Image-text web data
# # # # #
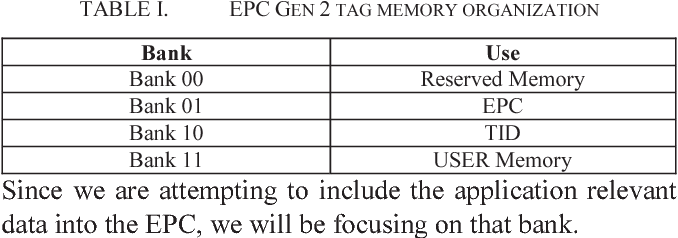 Table I from Power optimized reading procedure for RFID (EPC Gen 2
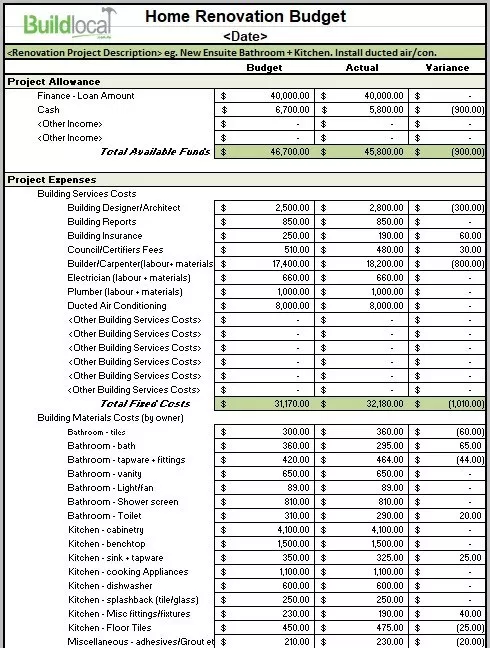 Pin On Free Budget Templates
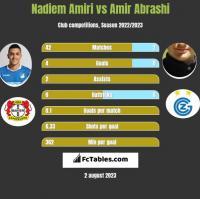 Nadiem Amiri vs Amir Abrashi h2h player stats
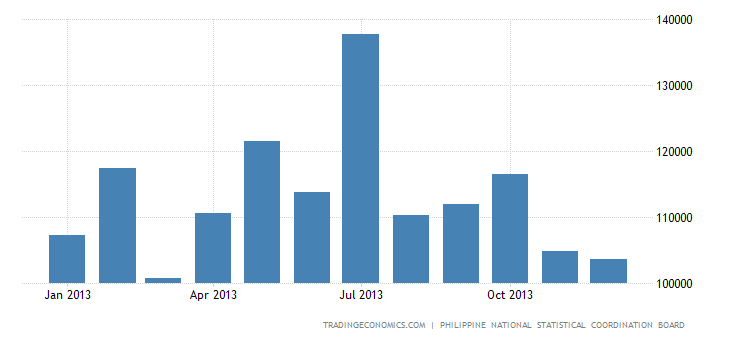 Philippines Car Registrations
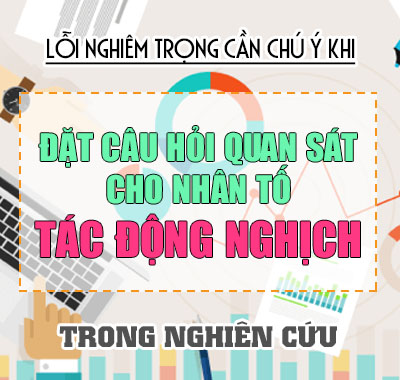 cach-dat-cau-hoi-nghien-cuu-marketing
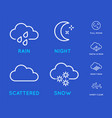 set weather related line icons contains wind vector image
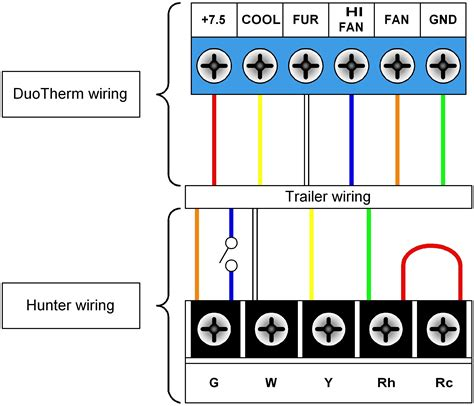 funky five wire trailer wiring mold wiring diagram ideas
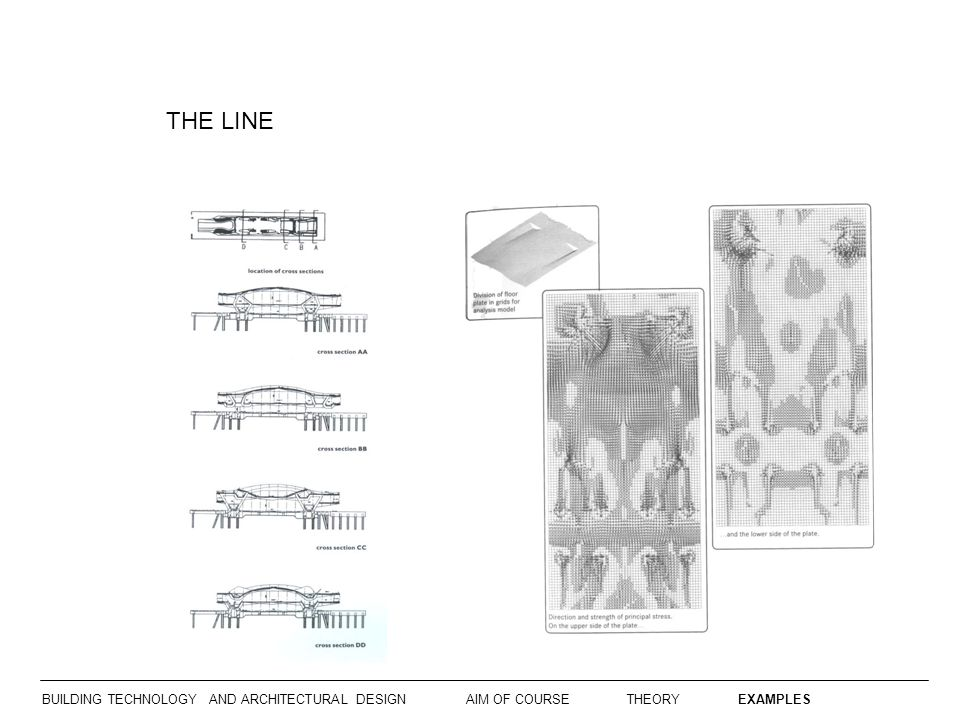 68 THE LINE BUILDING TECHNOLOGY AND ARCHITECTURAL DESIGN AIM OF COURSE  THEORY EXAMPLES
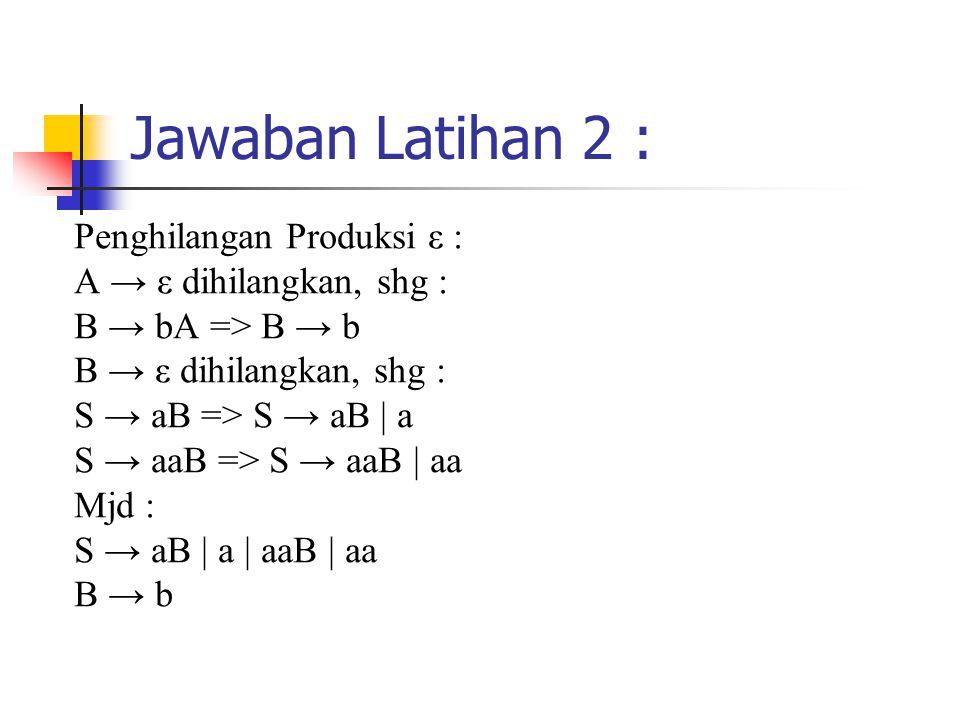 Jawaban Latihan 2 : Penghilangan Produksi ε : A → ε dihilangkan, shg :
# # # # #
**ASSIGNMENT**:
Please transcribe exactly the lines from the one containing "Nadiem Amiri vs" through the last line of the records above, both included, and leave out every picture.

**ANSWER BELOW**:
 Nadiem Amiri vs Amir Abrashi h2h player stats
 Philippines Car Registrations
 cach-dat-cau-hoi-nghien-cuu-marketing
 set weather related line icons contains wind vector image
 funky five wire trailer wiring mold wiring diagram ideas
 68 THE LINE BUILDING TECHNOLOGY AND ARCHITECTURAL DESIGN AIM OF COURSE  THEORY EXAMPLES
 Jawaban Latihan 2 : Penghilangan Produksi ε : A → ε dihilangkan, shg :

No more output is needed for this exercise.